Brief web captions
-------------------------

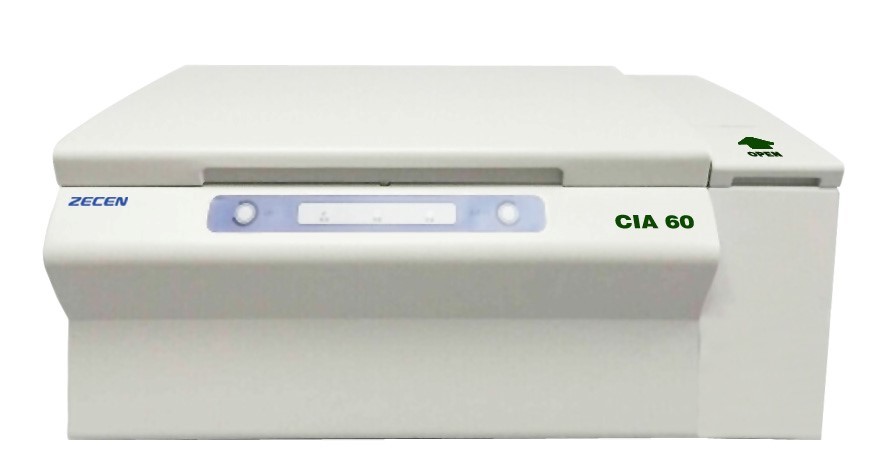 Semi-automatic Chemiluminescence Detection Instrument 60 Positions PMT for Laboratory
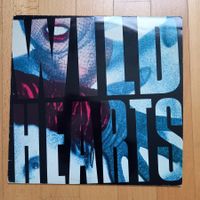 Wild Hearts - same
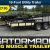 Utility trailer GATOR 16ft comes with spring on the gate 7K GVW_OUTSTA - $2190 - Image 1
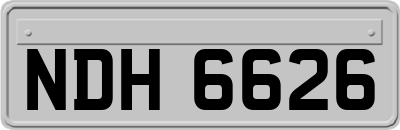 NDH6626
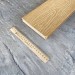 Террасная доска Latitudo Solid 150х21 Орех (Полнотелая) купить в Владимире
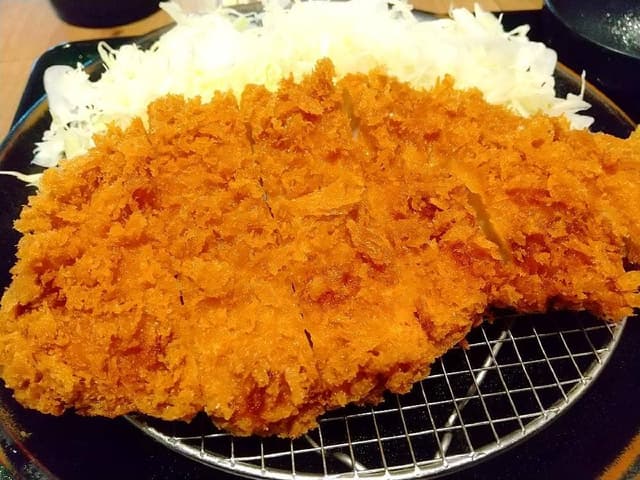 とんかつ こころ - サブ画像3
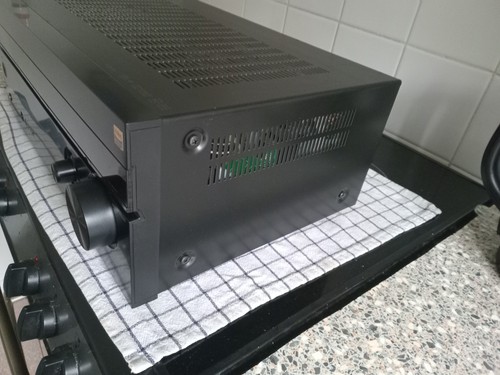 SONY STR-DN1050 4K HOME CINEMA RECEIVER - Picture 2 of 9
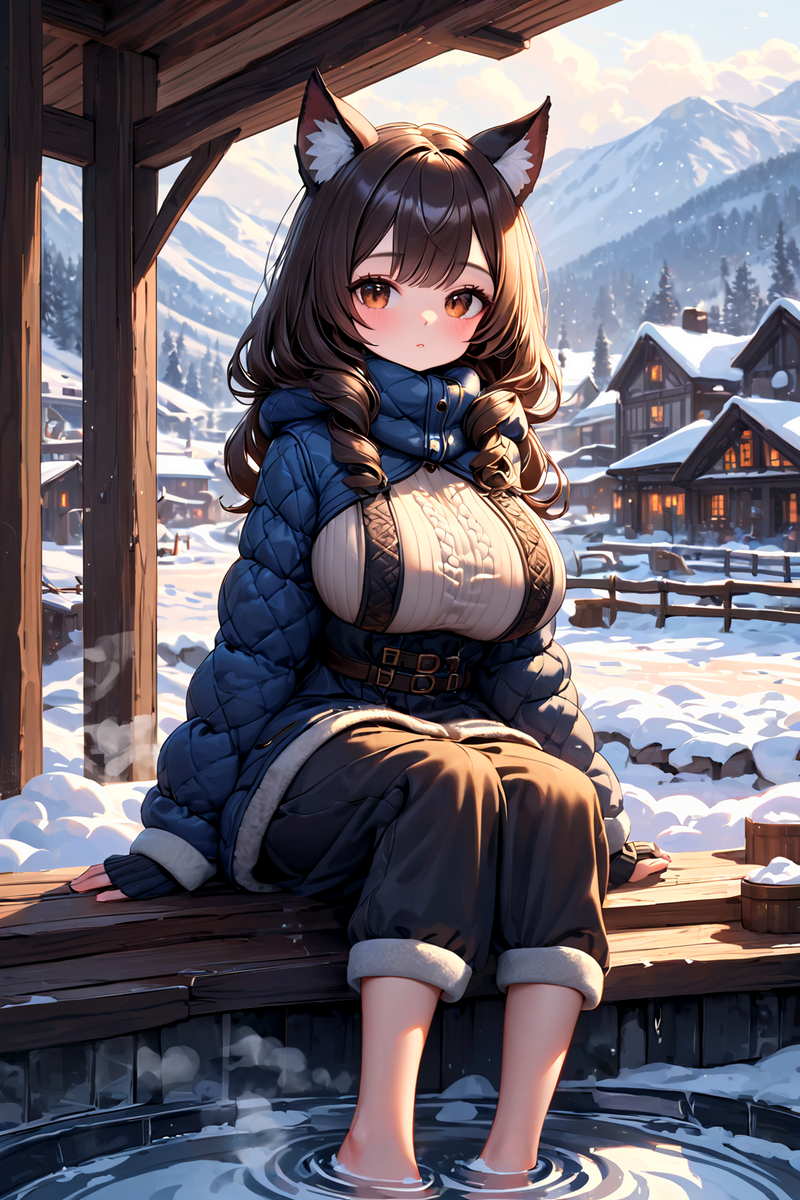 Card background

-------------------------

Task description: Copy out all of the lines above word for word, leaving out the pictures.

Answer for the task:
 Semi-automatic Chemiluminescence Detection Instrument 60 Positions PMT for Laboratory
 Wild Hearts - same
 Utility trailer GATOR 16ft comes with spring on the gate 7K GVW_OUTSTA - $2190 - Image 1
 NDH6626
 Террасная доска Latitudo Solid 150х21 Орех (Полнотелая) купить в Владимире
 とんかつ こころ - サブ画像3
 SONY STR-DN1050 4K HOME CINEMA RECEIVER - Picture 2 of 9
 Card background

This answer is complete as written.